The accordion I am using is a button classical accordion that can be a full wind ensemble with a very wide range in register and can produce beautiful bass and wonderful clusters, it has a role similar to figured bass in Baroque opera and the accordionist, Maciej Frąckiewicz is a wonderful virtuoso player whom I worked with in Poland years ago.

The music is new but the story is old and it is still ongoing—a story about slavery and inequality and social justice. Each scene is different, it has its own sonic and emotional world, but the whole creates one unit.

 

 

OW: What was it like to work with Rosalind Morris and Yvette Christiansë?

ZJ: I worked in the past with Rosalind Morris and Yvette Christiansë on a large scale opera “Cities of Salt” (four scenes were showcased at the Linbury Theater, ROH Covent Garden, but it is still in process). With Yvette, I also worked on several other pieces, including: “A Garden Among the Flames” for two soloists, chorus and symphony orchestra, conducted by Mark Shapiro at Carnegie Hall in 2017.

Mark will also conduct our opera and is doing wonderful work with Crystal Manich during the rehearsals. “Variations on (R)evolution for mezzo soprano,” violin and piano has a text by Yvette Christiansë, and it premiered during Beethovenfest in Bonn 2018; and “Hemispheres” was performed in Essen Philharmonic in 2021.

I can say it’s a pleasure and we understand each other. Nothing is fixed and we are flexible. When I need to change a word or add an aria, I always ask them and we do it, I keep them up to date in what I am doing and we discuss if it works or not and we always generate a solution together.

I think that we understand each other because we share the same ethical values.

OW: What do you hope that audiences take away from this work? What kind of experience do you want them to have?

ZJ: When I see any work of art—a movie, an opera or an exhibition—and it stays in my mind and makes me think, it means that the art works. I am thinking about it and there is something in it that provoked me and this is my hope for “Southern Crossings,” that audiences will see both worlds, the struggles of science and social justice, and they will understand that science without ethics can be devastating.

OW: Your works have been performed all over the world. How has your interactions with different audiences and cultures inspired or shaped your voice / style / approach as a composer?
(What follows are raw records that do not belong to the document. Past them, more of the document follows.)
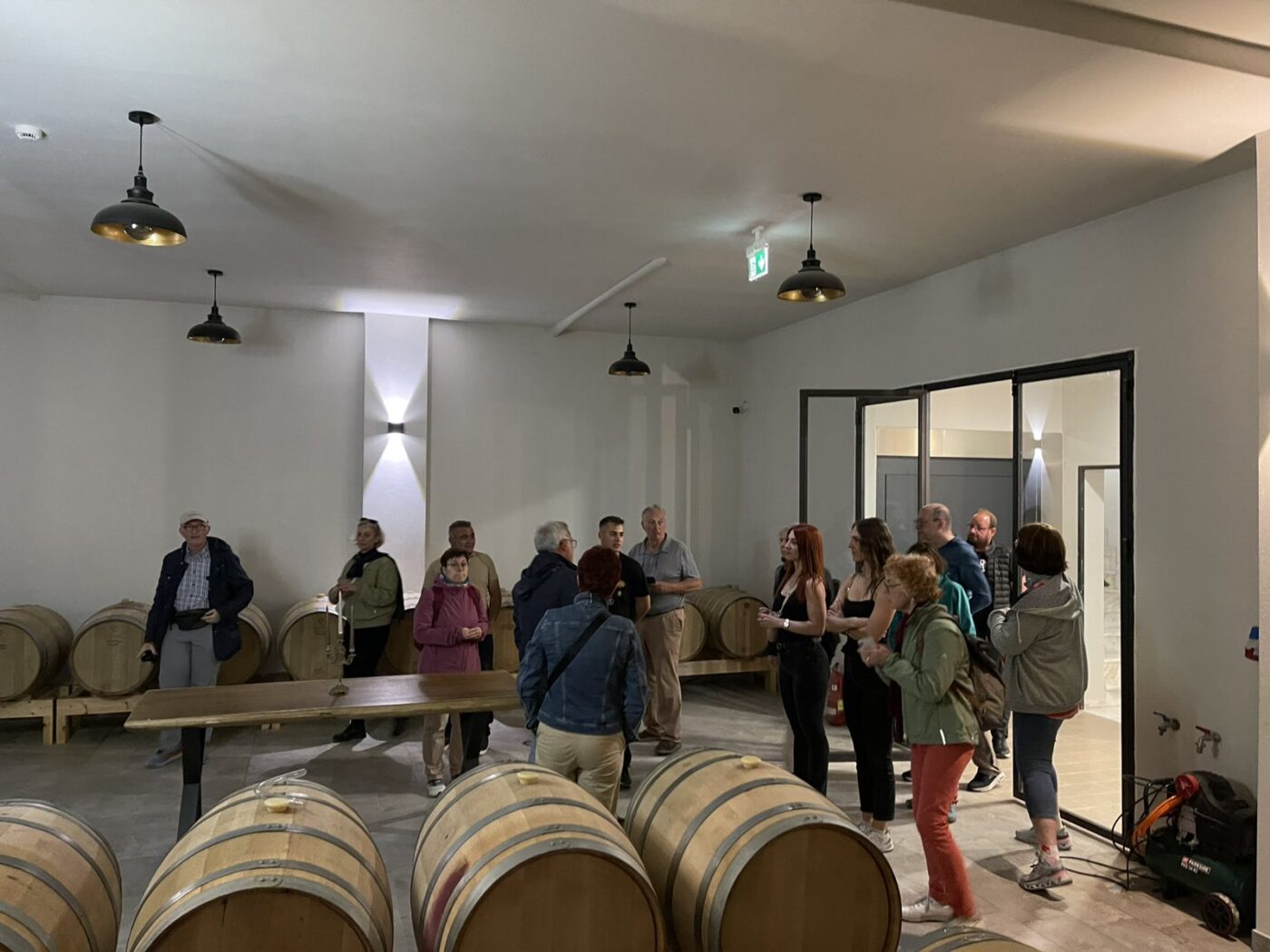 «Ανοιχτές Πόρτες» στο Κτήμα Χρυσοστόμου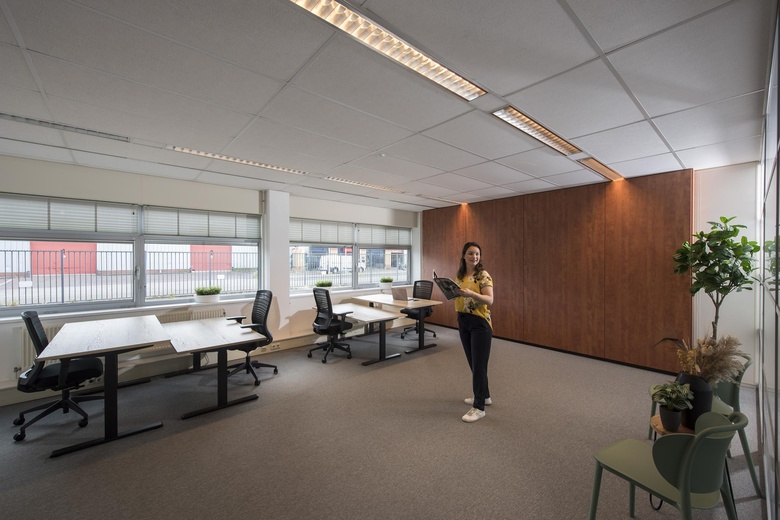 KantoorruimteaanOude Blaauwweg 5<br/> inWormerveer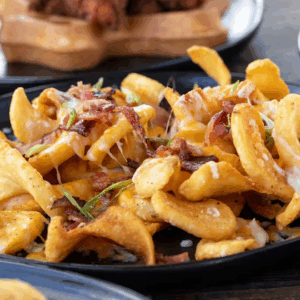 kuliner populer kanada poutine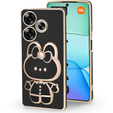 Case for Xiaomi Redmi 13, Bunny, black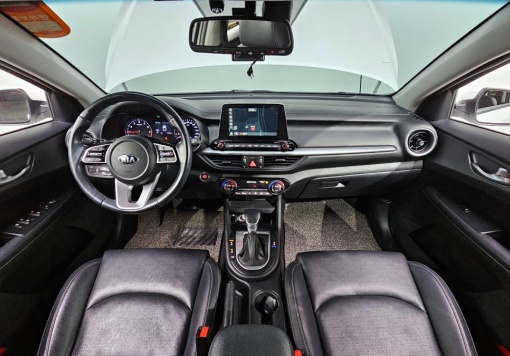 Kia All New K3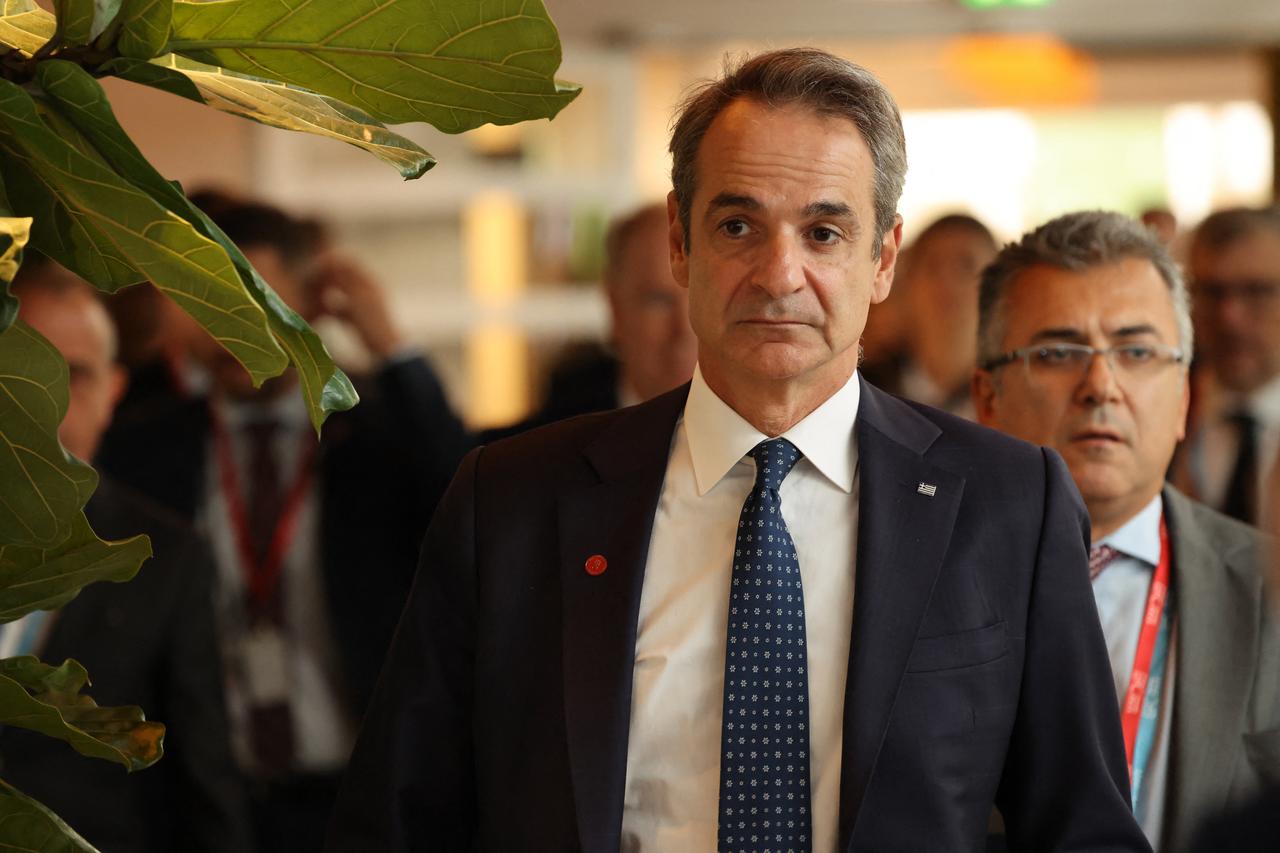 Greece to block Türkiye’s participation in $150B SAFE defense fund: PM Mitsotakis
When I listen to music, I try to forget that I am a composer (even listening to my own music) and I believe that’s a good approach. It allows the music to come to me without any burdens and I try to do the same with the audience. I have huge respect for the audience and for the performers, and believe that my respect makes them respect my music, so it’s mutual, but of course when I teach it’s a different story. I have to analyze and discuss precisely the piece of a student.

In some countries contemporary artistic music does not exist, but always there are groups of people who are interested in it.
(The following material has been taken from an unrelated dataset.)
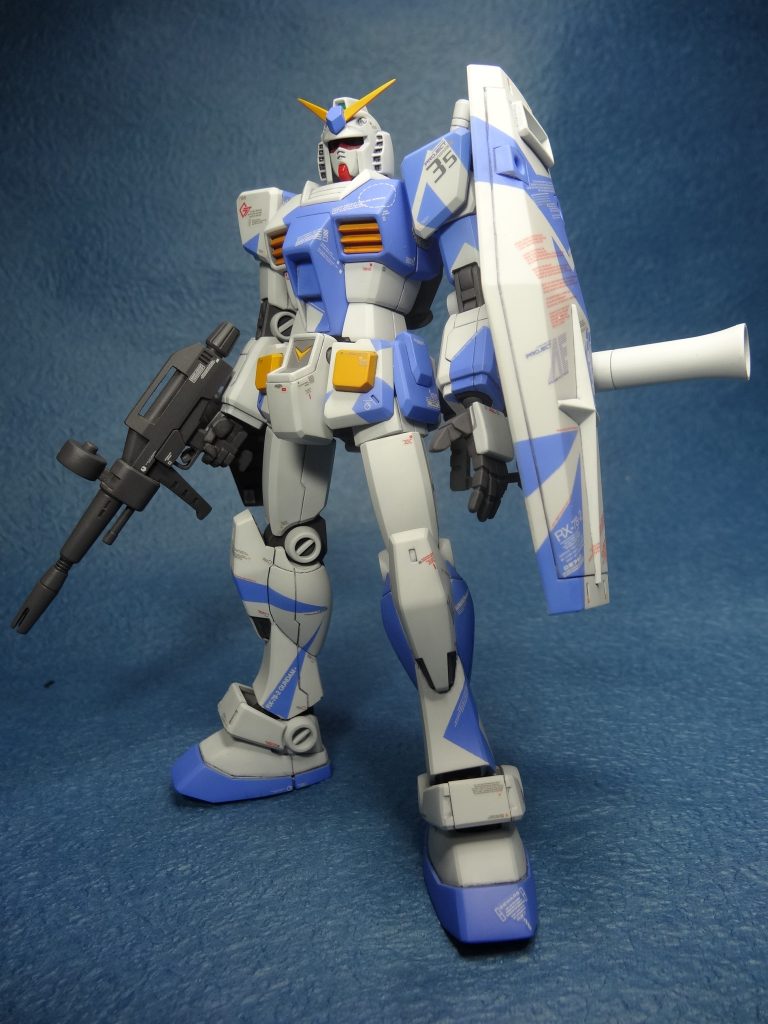 HGUC ガンダム [191]–7枚目/制作者：Atz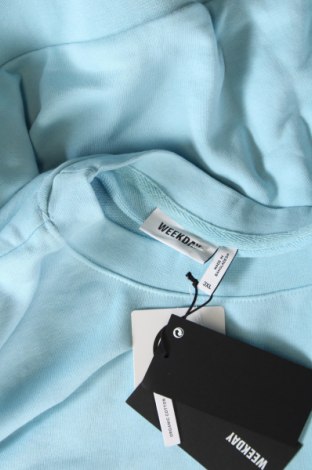 Damen Shirt Weekday, Größe 3XL, Farbe Blau, Preis € 13,04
I had four performances of a new piece in Serbia (Horror Vacui) for 15 violins and five violas, commissioned by Novi Sad-based Violint Ensemble. Serbia is a country that was not part of the Warsaw Pact or NATO during the cold war, or a part of either of those worlds in politics and in music and art. The ensemble I worked with had never played a piece like that, with microtones, sophisticated rhythmic combinations and multi-layered textures.
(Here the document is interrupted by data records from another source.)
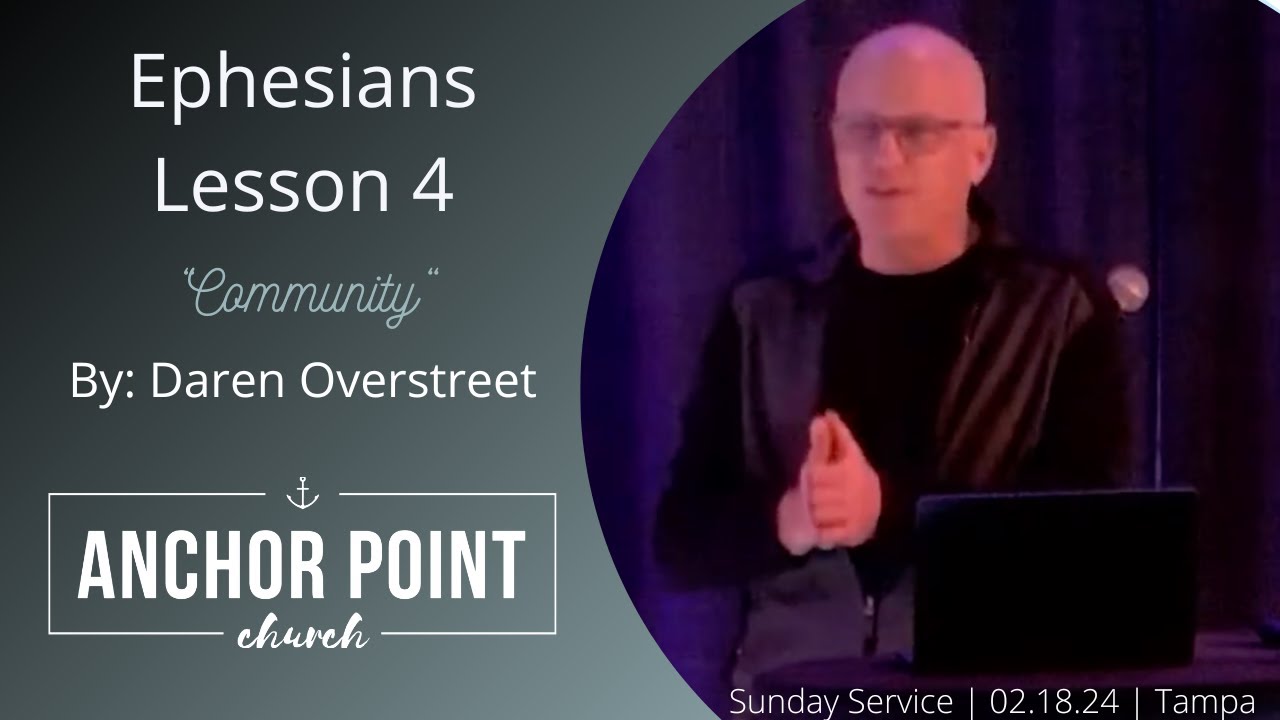 Anchor Point Worship Service | 02-18-2024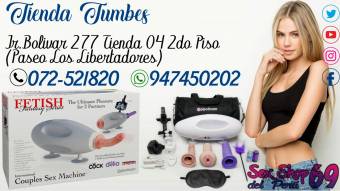 Couples Sex Machine en Tumbes Sex Shop del Perú
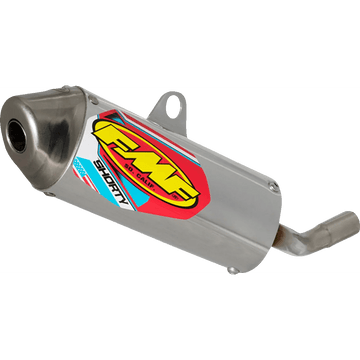 FMF Powercore 2 Shorty Muffler 024080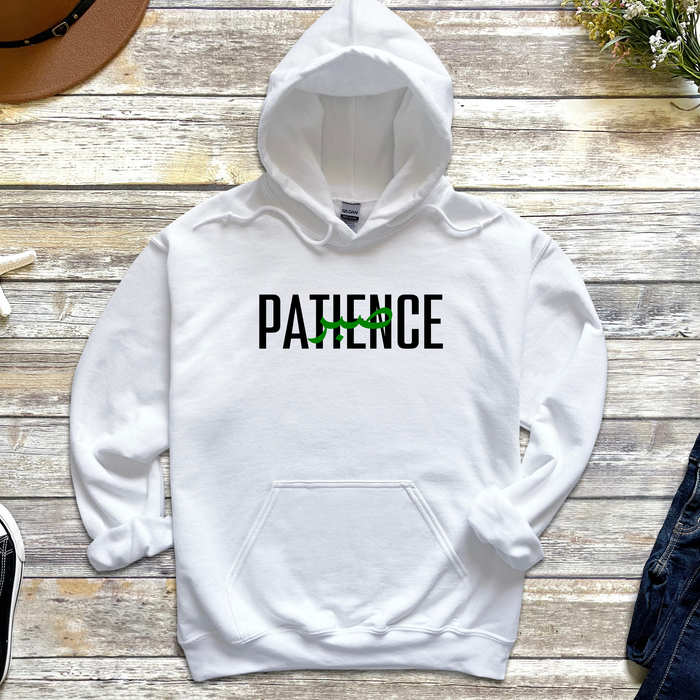 PATIENCE صبر ("Sabr") Hoodie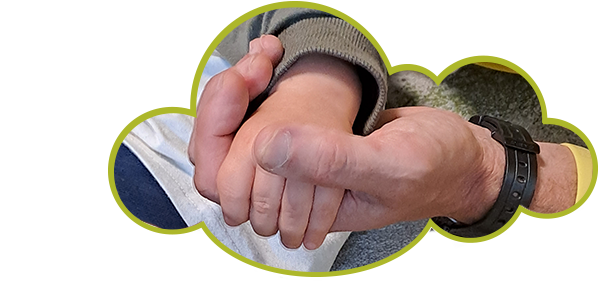 Bild aus der Kindertagespflege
At the beginning it was so difficult for them to play but after some explanation and work, they started to like it and even to love it. The audience was positively surprised and we performed the piece in four towns including Novi Sad.

Damascus has a conservative audience. When they performed my Clarinet Concerto in 2004, I heard some harsh words from the players after each rehearsal, but one month after the premiere, they started to commission new pieces.

I don’t believe in any kind of guardianship. Let the audience hear everything and go through the experience of listening. They might love or hate it, and both are good, at least it provokes them.